Несмотря на наличие в части в определенных количествах и садистов и мазохистов, в эти дни на зарядку мы не выбегали, нас не выгоняли. Достаточно нам было того, что, как и раньше, в столовку мы должны были маршировать в хэбэ. Ну не была предусмотрена раздевалка в нашей столовой. Чтобы не кричать всем и каждому «быстро в строй, не май месяц, чушок!», по команде «на построение» мы собирались в коридоре перед дверью все вместе и только тогда быстро выскакивали на улицу, строились и маршировали в столовую в темпе рок-н-ролла. В команде «шире шаг!» необходимости не было. Конечно, это только в том случае, если Людка утром Корнюшу дала. А если не дала, то старшина в туго перетянутой портупеей длинной офицерской шинелке, только что приехавший из теплого дома, мог держать нас на аллейке сколь угодно долго. Страшно стыли руки.
Ночью в казарме мороз, утром надо умыться ледяной водой. Не успевшая стечь в канализацию вода замерзала в железной раковине. Чтобы почистить зубы, воду приходится греть в ладонях, ледяная вода сводит пальцы, потом в хэбэшечке на завтрак, утренний развод на продуваемом плацу, обжигающая лицо поездка в кузове машины на работу, а приезжаешь на Кулиндорово, там Гажийский, скотина, вагончик не протопил. Сам, паскуда, домой ездил ночевать, а приехал за десять минут до нашего появления, только успел бумагу в печке разжечь. Так и хотелось убить его, падлу. Орали на него все. Он оправдывался тем, что если печь топить всю ночь, то можно угореть, поэтому он уезжает ночевать домой. Это правда — печка работала неважно, топили мы углем и при малейшем ветерке дым задувало внутрь вагончика. К вечеру во рту было неприятно кисло, болела голова. Поэтому мы были не против, чтобы Вовка ночевал дома, но мог же он приезжать пораньше и протапливать вагончик — мы так нуждались в тепле.
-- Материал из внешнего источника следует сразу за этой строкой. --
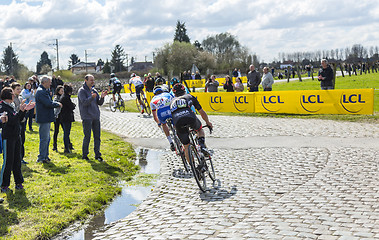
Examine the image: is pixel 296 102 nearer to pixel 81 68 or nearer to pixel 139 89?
pixel 139 89

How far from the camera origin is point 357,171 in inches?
347

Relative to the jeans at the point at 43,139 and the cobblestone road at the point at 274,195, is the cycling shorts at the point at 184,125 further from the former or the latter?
the jeans at the point at 43,139

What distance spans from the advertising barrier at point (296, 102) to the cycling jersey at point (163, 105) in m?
10.4

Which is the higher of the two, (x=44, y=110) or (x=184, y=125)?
(x=44, y=110)

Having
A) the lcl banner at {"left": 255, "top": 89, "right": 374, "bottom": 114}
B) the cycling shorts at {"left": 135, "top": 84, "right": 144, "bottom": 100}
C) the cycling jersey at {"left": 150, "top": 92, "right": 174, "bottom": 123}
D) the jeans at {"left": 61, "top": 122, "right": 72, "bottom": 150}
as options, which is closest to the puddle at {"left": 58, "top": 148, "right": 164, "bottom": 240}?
the cycling jersey at {"left": 150, "top": 92, "right": 174, "bottom": 123}

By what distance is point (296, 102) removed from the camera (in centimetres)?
1942

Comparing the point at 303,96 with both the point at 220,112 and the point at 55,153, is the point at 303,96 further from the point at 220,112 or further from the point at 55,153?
the point at 55,153

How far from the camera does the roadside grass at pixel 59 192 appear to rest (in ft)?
21.7

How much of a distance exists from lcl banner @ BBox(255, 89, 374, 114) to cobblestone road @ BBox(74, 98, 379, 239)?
13.8ft

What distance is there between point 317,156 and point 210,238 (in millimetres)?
5954

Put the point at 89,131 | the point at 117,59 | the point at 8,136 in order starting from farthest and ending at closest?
the point at 117,59 → the point at 89,131 → the point at 8,136

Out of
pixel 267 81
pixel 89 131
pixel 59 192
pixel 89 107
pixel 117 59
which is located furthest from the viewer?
pixel 117 59

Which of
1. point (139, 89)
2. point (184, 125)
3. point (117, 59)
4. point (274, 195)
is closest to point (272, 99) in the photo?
point (139, 89)

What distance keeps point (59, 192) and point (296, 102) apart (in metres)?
13.4
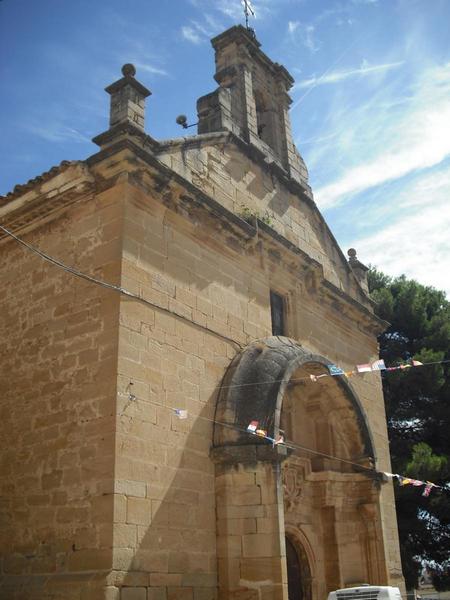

Потом работа на порывистом ледяном ветру, в мокрой одежде, потому что все пространство между путями, все кюветы замело снегом. Добирались до нашей площадки, периодически проваливаясь в сугробы по пояс. Грузов, которые можно было бы задвинуть, не было, отсюда хроническое безденежье, ходить в рабочие столовые нам было не на что. Вечером дядя Яша за нами не приезжал, а нам так было и лучше — хоть в трамвае и холодно, но не было ветра, как в кузове грузовика. Где мы могли слегка согреться, так это в автобусе по дороге между Молодой Гвардией и Чабанкой.
Было очень холодно. Когда смотрел я на людей, мерзнувших, казалось бы, как и мы на остановках, то думал о том, что между нами все же есть большая разница. Все эти люди, как бы они не мерзли, они знают, что через час, через три, пусть через восемь, но они окажутся в тепле. Им просто надо было скукожиться и дождаться. А мы знали, что у нас нет такой возможности, сейчас холодно, ночью будет холодно, будет холодно и завтра и шансов нормально согреться, практически, никаких. Это страшная вещь, это, отчасти, была сама безысходность и она нас угнетала больше, чем сам холод. До весны было ещё далеко.
Однажды там, на автобусной остановке, по дороге в часть мы встретили Лёнчика Райнова, который к тому времени стал экспедитором в бригаде. В отличии от нас, одетых в коротенькие бушлаты, Леня, как и положено экспедитору, был в парадке и шинели. Диссонировал в его внешнем виде большой мохеровый клетчатый шарф, повязанный вокруг шеи поверх шинели. Вечерние сумерки, вьюга и притаптывающий на морозе Лёнчик в неуставной форме одежды.
— Лёня, ты чё, сдурел? Ты же военный. Что за гражданский шарф?
— Холодно же.
— Так это ж до первого патруля!
— Но иначе я же могу простыть! — искренне возмущался Лёнчик, раздосадованный моей непонятливостью.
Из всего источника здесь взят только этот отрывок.